STATED TASK =>
Return each line of the records that contains the string "picture", copied unchanged and in its original order.
[START]
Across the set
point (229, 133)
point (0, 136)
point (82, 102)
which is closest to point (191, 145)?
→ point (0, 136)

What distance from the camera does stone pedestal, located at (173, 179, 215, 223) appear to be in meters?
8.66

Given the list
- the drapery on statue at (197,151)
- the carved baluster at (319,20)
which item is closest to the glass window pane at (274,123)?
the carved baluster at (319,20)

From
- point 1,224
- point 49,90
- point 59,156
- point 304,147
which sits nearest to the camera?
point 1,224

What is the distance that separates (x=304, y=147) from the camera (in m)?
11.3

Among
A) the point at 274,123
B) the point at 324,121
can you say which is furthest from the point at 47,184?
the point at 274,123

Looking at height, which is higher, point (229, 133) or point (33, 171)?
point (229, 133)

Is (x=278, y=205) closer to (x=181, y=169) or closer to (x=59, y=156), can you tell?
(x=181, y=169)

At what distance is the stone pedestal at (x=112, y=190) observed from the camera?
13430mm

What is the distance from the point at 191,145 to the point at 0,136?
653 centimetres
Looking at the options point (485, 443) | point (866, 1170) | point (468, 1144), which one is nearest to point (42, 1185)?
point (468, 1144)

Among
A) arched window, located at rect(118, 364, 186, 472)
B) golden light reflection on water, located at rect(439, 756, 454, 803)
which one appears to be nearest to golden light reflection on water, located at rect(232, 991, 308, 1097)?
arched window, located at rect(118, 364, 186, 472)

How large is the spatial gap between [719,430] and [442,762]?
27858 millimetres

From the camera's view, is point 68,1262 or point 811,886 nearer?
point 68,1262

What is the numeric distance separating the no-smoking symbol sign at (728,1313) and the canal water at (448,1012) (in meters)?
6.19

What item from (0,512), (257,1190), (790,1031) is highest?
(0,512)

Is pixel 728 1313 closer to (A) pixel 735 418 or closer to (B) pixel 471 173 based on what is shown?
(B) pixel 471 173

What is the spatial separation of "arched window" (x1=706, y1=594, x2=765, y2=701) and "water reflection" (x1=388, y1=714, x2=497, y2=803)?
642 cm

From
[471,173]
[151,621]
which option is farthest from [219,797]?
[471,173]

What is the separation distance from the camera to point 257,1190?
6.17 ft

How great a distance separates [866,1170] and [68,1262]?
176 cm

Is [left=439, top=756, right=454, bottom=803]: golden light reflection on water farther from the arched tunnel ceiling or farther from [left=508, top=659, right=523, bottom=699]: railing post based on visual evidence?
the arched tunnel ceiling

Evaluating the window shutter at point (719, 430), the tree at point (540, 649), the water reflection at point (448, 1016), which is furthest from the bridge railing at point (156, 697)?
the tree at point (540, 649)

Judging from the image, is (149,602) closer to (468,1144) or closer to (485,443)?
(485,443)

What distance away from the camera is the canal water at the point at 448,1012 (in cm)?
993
[END]
[START]
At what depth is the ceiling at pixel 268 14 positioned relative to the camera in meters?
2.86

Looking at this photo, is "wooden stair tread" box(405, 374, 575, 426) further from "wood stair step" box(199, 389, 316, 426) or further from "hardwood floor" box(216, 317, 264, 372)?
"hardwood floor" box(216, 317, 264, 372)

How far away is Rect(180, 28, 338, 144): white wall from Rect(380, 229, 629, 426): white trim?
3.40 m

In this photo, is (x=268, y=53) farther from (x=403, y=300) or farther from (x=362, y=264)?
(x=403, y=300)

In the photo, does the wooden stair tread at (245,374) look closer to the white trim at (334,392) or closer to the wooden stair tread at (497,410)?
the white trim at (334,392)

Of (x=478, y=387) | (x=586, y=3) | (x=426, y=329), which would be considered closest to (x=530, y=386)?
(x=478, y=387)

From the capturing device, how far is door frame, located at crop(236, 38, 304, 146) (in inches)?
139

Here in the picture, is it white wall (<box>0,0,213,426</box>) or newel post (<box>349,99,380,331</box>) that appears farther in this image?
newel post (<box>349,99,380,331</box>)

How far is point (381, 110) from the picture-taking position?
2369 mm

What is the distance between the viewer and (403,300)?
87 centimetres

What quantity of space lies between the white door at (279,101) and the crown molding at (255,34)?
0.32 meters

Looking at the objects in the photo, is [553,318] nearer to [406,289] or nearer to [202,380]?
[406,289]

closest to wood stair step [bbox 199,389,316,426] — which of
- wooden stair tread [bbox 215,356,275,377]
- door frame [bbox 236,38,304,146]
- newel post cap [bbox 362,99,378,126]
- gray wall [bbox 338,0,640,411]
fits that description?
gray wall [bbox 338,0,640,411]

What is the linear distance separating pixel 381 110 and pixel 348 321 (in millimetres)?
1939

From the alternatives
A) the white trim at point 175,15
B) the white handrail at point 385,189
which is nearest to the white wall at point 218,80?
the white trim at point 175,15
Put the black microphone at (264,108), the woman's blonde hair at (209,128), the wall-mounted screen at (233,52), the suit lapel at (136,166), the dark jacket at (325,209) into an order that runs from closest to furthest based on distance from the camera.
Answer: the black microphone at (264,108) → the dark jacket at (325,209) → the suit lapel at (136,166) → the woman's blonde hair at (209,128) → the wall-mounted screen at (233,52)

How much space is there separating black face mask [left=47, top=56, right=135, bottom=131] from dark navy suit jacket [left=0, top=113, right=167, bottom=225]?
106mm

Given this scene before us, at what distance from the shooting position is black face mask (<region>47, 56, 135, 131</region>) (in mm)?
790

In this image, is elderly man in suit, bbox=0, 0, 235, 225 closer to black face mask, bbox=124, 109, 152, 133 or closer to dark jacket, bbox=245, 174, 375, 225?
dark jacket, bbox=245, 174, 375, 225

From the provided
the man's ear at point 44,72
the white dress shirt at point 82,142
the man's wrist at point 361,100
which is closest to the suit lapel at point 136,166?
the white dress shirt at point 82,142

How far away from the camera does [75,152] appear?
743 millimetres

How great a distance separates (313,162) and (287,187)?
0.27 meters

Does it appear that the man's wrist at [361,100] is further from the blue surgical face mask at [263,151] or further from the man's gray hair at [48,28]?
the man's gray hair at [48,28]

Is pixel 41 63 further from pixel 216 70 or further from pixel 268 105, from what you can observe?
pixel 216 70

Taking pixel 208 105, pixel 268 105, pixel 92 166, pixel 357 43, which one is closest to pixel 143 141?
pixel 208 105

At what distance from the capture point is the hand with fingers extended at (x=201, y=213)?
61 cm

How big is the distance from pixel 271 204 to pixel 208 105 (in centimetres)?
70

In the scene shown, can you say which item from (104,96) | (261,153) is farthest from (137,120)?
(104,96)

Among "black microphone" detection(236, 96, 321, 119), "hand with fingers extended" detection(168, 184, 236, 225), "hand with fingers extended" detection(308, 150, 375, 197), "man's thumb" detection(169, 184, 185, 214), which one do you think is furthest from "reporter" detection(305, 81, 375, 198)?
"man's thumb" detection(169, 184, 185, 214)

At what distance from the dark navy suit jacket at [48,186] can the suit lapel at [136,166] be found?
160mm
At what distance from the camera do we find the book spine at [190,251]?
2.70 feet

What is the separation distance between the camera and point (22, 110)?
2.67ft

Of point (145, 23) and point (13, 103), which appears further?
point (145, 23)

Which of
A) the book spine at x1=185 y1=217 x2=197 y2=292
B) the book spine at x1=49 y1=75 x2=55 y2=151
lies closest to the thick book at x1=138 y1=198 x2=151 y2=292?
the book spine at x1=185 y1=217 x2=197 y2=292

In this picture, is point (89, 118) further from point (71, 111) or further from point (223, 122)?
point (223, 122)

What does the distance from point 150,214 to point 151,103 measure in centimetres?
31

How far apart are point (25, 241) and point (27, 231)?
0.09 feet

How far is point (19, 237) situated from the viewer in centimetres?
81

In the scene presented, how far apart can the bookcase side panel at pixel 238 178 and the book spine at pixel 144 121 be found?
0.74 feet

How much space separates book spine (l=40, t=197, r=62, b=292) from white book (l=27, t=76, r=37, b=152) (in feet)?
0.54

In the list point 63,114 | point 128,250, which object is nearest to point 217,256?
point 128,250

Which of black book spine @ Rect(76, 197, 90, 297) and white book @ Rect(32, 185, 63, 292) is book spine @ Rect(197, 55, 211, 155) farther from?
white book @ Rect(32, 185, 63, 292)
[END]
FINAL RESULT =>
Here in the picture, is it white wall (<box>0,0,213,426</box>) or newel post (<box>349,99,380,331</box>) that appears farther in this image?
How far is point (381, 110) from the picture-taking position?
In this picture, is point (89, 118) further from point (71, 111) or further from point (223, 122)?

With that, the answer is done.